Please reproduce the entries exactly as they appear below, but not the pictures.

— ENTRIES SUPPLIED —
= Beginning of Section =

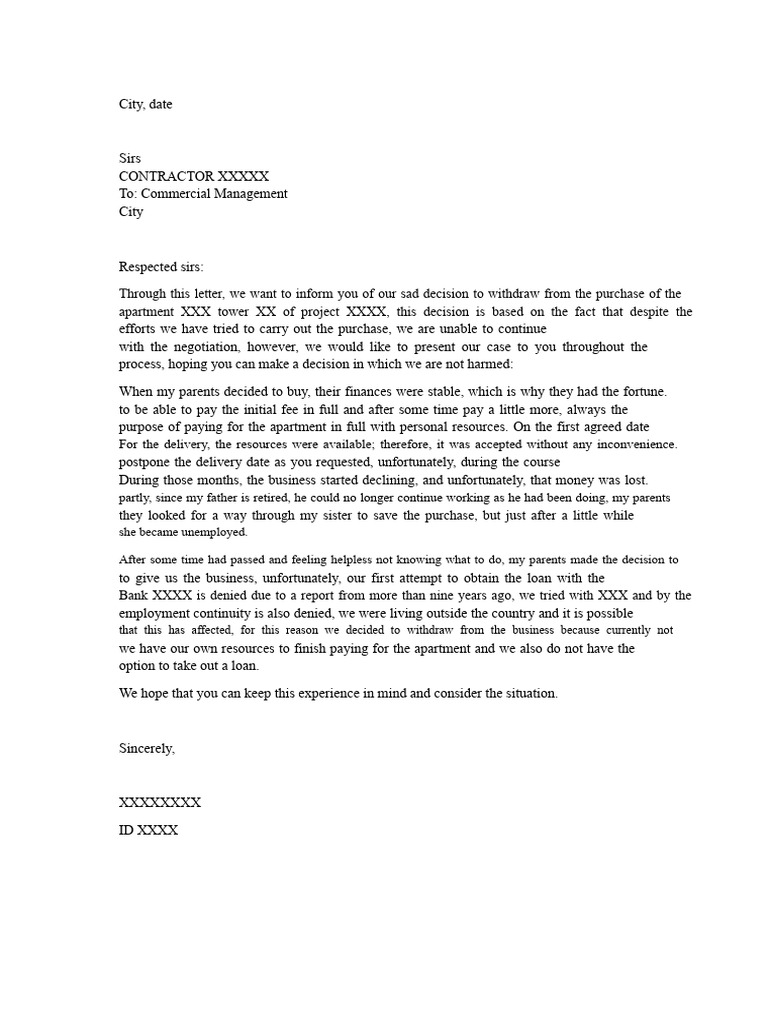 City, date

Sirs
CONTRACTOR XXXXX
To: Commercial Management
City

Respected sirs:

Through this letter, we want to inform you of our sad decision to withdraw from the purchase of the apartment XXX tower XX of project XXXX, this decision is based on the fact that despite the efforts we have tried to carry out the purchase, we are unable to continue with the negotiation, however, we would like to present our case to you throughout the process, hoping you can make a decision in which we are not harmed:

When my parents decided to buy, their finances were stable, which is why they had the fortune. to be able to pay the initial fee in full and after some time pay a little more, always the purpose of paying for the apartment in full with personal resources. On the first agreed date For the delivery, the resources were available; therefore, it was accepted without any inconvenience. postpone the delivery date as you requested, unfortunately, during the course During those months, the business started declining, and unfortunately, that money was lost. partly, since my father is retired, he could no longer continue working as he had been doing, my parents they looked for a way through my sister to save the purchase, but just after a little while she became unemployed.

After some time had passed and feeling helpless not knowing what to do, my parents made the decision to to give us the business, unfortunately, our first attempt to obtain the loan with the Bank XXXX is denied due to a report from more than nine years ago, we tried with XXX and by the employment continuity is also denied, we were living outside the country and it is possible that this has affected, for this reason we decided to withdraw from the business because currently not we have our own resources to finish paying for the apartment and we also do not have the option to take out a loan.

We hope that you can keep this experience in mind and consider the situation.

Sincerely,

XXXXXXXX
ID XXXX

= End of Section =

— SOLUTION TO THE PROBLEM —
 City, date

Sirs
CONTRACTOR XXXXX
To: Commercial Management
City

Respected sirs:

Through this letter, we want to inform you of our sad decision to withdraw from the purchase of the apartment XXX tower XX of project XXXX, this decision is based on the fact that despite the efforts we have tried to carry out the purchase, we are unable to continue with the negotiation, however, we would like to present our case to you throughout the process, hoping you can make a decision in which we are not harmed:

When my parents decided to buy, their finances were stable, which is why they had the fortune. to be able to pay the initial fee in full and after some time pay a little more, always the purpose of paying for the apartment in full with personal resources. On the first agreed date For the delivery, the resources were available; therefore, it was accepted without any inconvenience. postpone the delivery date as you requested, unfortunately, during the course During those months, the business started declining, and unfortunately, that money was lost. partly, since my father is retired, he could no longer continue working as he had been doing, my parents they looked for a way through my sister to save the purchase, but just after a little while she became unemployed.

After some time had passed and feeling helpless not knowing what to do, my parents made the decision to to give us the business, unfortunately, our first attempt to obtain the loan with the Bank XXXX is denied due to a report from more than nine years ago, we tried with XXX and by the employment continuity is also denied, we were living outside the country and it is possible that this has affected, for this reason we decided to withdraw from the business because currently not we have our own resources to finish paying for the apartment and we also do not have the option to take out a loan.

We hope that you can keep this experience in mind and consider the situation.

Sincerely,

XXXXXXXX
ID XXXX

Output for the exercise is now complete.